4.1 Measures of association: NAO vs SOI
In this notebook we explore the relationship between two well-known climate indices, the Southern Oscillation Index (SOI) and the North Atlantic Oscillation (NAO) index. The NAO and SOI index have been alleged to show some relationship, albeit a subtle one, in some seasons/epochs. Specifically, we will explore:
- effects of trends
- effects of autocorrelation
- various measures of association
- various methods of establishing the significance of a relationship
4.1.1 Load data and packages
4.1.1.1 R packages
- We will use
tidyversefor data formating/manipulation as well as for plotting - We will also make use of
reshape2for data formatting astrochronwill provide a test of correlation significance
4.1.1.2 Data
- The NAO data are from NCEP
- The SOI data ship with Pyleoclim, which houses a few datasets that make it easy to experiment with real-world geoscientific timeseries. We’ll grab the data directly from the github page.
#Load SOI
SOI <- read.table("https://github.com/LinkedEarth/Pyleoclim_util/raw/master/pyleoclim/data/soi_data.csv", sep = ",", header = TRUE, skip = 1)

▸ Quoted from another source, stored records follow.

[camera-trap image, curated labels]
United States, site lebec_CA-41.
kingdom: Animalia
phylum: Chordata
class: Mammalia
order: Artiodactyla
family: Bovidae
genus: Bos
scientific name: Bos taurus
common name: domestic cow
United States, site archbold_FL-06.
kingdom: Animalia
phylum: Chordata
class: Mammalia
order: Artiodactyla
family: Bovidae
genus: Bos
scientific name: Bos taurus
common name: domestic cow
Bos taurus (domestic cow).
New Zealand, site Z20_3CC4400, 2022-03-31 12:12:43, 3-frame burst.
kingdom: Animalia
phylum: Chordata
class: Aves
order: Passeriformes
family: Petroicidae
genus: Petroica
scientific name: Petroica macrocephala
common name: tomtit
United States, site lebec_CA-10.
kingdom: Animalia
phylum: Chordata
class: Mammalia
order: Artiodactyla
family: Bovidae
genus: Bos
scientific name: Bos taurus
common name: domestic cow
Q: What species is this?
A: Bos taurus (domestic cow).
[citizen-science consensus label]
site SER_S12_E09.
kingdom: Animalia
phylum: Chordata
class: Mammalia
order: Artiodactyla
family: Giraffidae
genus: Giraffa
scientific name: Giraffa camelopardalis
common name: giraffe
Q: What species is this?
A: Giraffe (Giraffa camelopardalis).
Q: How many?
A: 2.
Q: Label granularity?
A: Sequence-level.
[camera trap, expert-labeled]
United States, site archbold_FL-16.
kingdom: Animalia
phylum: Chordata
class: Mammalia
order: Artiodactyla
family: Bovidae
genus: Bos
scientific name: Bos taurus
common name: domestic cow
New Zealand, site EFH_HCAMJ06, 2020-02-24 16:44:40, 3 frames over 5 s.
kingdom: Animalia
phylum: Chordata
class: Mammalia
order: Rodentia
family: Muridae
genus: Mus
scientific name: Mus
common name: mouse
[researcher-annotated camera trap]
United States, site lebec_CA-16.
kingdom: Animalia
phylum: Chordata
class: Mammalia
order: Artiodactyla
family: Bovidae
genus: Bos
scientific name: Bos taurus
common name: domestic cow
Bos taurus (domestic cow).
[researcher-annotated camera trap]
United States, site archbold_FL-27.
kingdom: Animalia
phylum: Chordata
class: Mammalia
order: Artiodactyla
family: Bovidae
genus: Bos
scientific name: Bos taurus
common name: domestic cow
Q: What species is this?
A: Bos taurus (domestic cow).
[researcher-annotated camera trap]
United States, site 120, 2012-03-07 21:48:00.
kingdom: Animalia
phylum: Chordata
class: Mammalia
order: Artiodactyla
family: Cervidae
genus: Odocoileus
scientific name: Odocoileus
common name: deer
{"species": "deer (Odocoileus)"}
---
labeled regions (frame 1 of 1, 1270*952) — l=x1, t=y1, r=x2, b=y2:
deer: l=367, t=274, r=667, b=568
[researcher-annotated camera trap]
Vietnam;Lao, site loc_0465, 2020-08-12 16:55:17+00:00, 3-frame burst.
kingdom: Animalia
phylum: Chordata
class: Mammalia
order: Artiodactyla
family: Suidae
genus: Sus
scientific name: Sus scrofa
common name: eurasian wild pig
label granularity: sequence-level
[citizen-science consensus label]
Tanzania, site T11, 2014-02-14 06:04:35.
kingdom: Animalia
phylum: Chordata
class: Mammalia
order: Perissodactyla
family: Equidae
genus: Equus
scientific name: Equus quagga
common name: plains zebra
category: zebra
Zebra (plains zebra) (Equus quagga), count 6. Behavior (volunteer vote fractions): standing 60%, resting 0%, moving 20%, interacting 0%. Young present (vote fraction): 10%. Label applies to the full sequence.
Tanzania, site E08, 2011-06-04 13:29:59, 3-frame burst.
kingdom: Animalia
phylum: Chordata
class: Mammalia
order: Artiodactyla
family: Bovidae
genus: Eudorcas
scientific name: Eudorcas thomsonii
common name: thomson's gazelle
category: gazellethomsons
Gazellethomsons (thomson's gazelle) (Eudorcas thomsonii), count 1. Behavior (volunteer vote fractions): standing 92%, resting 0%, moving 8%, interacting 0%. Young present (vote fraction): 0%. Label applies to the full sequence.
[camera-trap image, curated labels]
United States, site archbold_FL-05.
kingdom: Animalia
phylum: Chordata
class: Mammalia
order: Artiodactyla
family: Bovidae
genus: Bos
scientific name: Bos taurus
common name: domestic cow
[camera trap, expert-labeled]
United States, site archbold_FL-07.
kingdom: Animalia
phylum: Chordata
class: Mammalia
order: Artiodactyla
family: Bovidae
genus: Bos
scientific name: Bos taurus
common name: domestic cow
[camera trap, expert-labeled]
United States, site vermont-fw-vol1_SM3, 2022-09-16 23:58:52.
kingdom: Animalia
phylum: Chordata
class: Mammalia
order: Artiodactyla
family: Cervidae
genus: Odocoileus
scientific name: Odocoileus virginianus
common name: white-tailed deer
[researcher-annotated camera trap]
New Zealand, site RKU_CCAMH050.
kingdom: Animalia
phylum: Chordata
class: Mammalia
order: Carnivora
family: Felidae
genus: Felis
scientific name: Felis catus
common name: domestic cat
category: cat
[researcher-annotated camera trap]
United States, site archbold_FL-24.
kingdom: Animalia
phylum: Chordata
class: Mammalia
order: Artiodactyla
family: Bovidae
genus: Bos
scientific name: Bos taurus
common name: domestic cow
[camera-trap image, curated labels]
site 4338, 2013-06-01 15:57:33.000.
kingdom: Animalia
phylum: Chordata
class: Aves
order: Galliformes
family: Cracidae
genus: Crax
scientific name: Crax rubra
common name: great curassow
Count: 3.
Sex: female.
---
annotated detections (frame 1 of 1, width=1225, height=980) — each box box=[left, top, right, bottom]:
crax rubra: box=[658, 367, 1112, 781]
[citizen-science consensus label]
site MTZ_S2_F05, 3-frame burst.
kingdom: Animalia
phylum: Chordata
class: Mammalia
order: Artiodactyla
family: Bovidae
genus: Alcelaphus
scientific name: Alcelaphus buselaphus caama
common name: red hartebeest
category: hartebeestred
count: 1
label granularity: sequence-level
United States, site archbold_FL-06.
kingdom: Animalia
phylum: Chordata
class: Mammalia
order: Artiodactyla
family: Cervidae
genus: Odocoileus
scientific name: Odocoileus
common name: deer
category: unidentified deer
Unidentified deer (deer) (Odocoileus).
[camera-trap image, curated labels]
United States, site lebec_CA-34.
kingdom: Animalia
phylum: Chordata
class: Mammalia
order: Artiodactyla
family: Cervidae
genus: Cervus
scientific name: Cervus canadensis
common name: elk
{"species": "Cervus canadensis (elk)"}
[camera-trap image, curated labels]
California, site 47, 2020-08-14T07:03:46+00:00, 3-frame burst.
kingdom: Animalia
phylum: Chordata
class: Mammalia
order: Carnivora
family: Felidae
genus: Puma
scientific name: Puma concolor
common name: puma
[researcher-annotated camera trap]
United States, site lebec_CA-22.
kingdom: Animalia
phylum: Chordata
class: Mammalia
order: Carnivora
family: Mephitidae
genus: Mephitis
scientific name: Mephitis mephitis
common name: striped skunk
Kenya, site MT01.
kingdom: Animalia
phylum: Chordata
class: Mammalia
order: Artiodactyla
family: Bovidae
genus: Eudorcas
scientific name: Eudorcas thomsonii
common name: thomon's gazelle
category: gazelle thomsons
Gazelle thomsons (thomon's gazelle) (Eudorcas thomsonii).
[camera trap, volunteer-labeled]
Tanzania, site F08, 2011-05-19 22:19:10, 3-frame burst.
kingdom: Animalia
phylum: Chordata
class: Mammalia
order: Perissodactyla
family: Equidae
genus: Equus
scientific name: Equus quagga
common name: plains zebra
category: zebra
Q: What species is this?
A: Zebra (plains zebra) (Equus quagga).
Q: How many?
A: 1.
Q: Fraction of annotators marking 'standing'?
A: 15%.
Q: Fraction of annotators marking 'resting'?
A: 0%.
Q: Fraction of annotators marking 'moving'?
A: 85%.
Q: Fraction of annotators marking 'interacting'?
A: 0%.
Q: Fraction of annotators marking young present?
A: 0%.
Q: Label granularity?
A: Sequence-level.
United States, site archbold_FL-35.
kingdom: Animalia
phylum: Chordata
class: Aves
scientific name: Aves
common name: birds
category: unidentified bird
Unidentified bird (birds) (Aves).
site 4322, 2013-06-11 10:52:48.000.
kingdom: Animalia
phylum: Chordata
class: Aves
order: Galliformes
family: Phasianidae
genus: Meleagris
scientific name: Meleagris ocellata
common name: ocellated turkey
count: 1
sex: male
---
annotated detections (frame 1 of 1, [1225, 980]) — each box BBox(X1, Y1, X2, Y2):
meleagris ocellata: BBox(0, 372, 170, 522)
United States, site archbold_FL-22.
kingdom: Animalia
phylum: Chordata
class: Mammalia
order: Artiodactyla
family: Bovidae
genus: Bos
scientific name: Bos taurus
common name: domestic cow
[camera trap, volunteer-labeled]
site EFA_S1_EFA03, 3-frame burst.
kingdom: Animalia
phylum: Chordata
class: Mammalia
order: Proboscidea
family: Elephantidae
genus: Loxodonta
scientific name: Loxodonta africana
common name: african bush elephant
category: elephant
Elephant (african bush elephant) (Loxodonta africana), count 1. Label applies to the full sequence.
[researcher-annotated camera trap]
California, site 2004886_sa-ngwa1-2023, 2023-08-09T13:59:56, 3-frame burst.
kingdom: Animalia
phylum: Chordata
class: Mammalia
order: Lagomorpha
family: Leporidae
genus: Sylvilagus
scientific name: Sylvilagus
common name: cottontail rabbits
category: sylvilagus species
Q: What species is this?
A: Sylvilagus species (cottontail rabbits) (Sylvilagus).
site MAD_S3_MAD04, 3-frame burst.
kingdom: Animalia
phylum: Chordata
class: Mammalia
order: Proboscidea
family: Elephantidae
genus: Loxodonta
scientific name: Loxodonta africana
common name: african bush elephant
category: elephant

head(SOI)## Date Year Value
## 1 195101 1951.000 1.5
## 2 195102 1951.083 0.9
## 3 195103 1951.167 -0.1
## 4 195104 1951.250 -0.3
## 5 195105 1951.333 -0.7
## 6 195106 1951.417 0.2
#Load NAO
NAO <- read.table('https://www.cpc.ncep.noaa.gov/products/precip/CWlink/pna/norm.nao.monthly.b5001.current.ascii.table',header = TRUE, fill=TRUE, row.names = NULL)
head(NAO)## row.names Jan Feb Mar Apr May Jun Jul Aug Sep Oct Nov Dec
## 1 1950 0.92 0.40 -0.36 0.73 -0.59 -0.06 -1.26 -0.05 0.25 0.85 -1.26 -1.02
## 2 1951 0.08 0.70 -1.02 -0.22 -0.59 -1.64 1.37 -0.22 -1.36 1.87 -0.39 1.32
## 3 1952 0.93 -0.83 -1.49 1.01 -1.12 -0.40 -0.09 -0.28 -0.54 -0.73 -1.13 -0.43
## 4 1953 0.33 -0.49 -0.04 -1.67 -0.66 1.09 0.40 -0.71 -0.35 1.32 1.04 -0.47
## 5 1954 0.37 0.74 -0.83 1.34 -0.09 -0.25 -0.60 -1.90 -0.44 0.60 0.40 0.69
## 6 1955 -1.84 -1.12 -0.53 -0.42 -0.34 -1.10 1.76 1.07 0.32 -1.47 -1.29 0.17
Note the latter arguments to read.table(). fill=TRUE adds NA values where data is missing at the end of the file while row.names=NULL employs the row names of the file as the first column of the data.frame.
4.1.2 Format and plot the NAO data
The melt() function from reshape2 is handy for reorganizing data from wide to long format. In this case we have a 13-column data.frame with a Year column and a column for each month. melt() reformats this data to 3 columns: Year, month, and value.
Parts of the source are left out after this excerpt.